#### DATA

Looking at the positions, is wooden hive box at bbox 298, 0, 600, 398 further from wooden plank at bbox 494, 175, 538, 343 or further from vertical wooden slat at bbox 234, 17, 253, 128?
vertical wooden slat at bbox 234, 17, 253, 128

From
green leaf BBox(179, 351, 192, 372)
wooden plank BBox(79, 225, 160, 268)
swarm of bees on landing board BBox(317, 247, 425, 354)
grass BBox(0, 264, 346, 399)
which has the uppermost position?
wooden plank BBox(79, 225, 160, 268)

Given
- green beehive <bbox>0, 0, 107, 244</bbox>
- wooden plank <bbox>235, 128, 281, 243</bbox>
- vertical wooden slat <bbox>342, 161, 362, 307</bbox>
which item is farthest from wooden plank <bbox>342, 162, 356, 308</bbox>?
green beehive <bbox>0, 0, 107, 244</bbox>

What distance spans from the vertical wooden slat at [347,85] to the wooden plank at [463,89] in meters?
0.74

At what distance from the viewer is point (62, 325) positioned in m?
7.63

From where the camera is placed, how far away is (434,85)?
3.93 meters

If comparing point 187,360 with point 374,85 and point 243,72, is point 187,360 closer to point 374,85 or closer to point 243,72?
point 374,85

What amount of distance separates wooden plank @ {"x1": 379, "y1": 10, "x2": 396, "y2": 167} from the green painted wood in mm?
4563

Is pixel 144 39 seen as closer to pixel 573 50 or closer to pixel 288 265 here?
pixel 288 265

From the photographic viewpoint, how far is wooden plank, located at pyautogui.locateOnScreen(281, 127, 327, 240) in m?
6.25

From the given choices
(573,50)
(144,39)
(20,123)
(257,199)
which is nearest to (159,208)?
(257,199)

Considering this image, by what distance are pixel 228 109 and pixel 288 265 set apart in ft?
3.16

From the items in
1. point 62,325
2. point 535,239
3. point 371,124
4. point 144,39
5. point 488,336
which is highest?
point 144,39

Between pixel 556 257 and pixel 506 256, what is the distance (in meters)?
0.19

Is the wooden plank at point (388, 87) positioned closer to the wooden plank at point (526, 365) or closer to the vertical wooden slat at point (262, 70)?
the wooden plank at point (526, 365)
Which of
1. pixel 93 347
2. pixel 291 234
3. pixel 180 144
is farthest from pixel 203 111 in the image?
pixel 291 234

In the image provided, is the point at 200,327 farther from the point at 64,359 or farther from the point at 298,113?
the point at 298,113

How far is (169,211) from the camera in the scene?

########
#### DATA

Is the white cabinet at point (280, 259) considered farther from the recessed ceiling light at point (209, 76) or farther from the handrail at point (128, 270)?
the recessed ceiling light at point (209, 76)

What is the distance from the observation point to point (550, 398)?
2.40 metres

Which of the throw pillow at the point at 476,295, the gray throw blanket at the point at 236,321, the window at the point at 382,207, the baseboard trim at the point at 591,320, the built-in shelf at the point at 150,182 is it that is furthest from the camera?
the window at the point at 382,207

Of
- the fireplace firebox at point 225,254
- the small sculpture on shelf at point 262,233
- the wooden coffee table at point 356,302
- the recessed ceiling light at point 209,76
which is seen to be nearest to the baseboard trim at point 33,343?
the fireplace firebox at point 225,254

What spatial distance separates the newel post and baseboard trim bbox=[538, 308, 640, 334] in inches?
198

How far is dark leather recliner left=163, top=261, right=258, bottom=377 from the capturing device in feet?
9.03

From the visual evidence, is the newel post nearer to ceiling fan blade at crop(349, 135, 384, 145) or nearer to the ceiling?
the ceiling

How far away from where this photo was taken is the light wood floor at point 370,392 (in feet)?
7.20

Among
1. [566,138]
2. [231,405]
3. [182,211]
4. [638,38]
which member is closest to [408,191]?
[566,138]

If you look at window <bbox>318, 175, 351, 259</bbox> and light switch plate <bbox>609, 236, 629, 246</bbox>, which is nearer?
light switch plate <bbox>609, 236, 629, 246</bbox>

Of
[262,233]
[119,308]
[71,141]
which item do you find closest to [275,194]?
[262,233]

########

WHAT NEEDS TO BE DONE:
Copy the listing from the line with "In the image provided, is" up to and including the line with "How far is (169,211)", keeping every line identical.

FINISHED ANSWER:
In the image provided, is the point at 200,327 farther from the point at 64,359 or farther from the point at 298,113?
the point at 298,113

How far is (169,211) from the camera in the scene?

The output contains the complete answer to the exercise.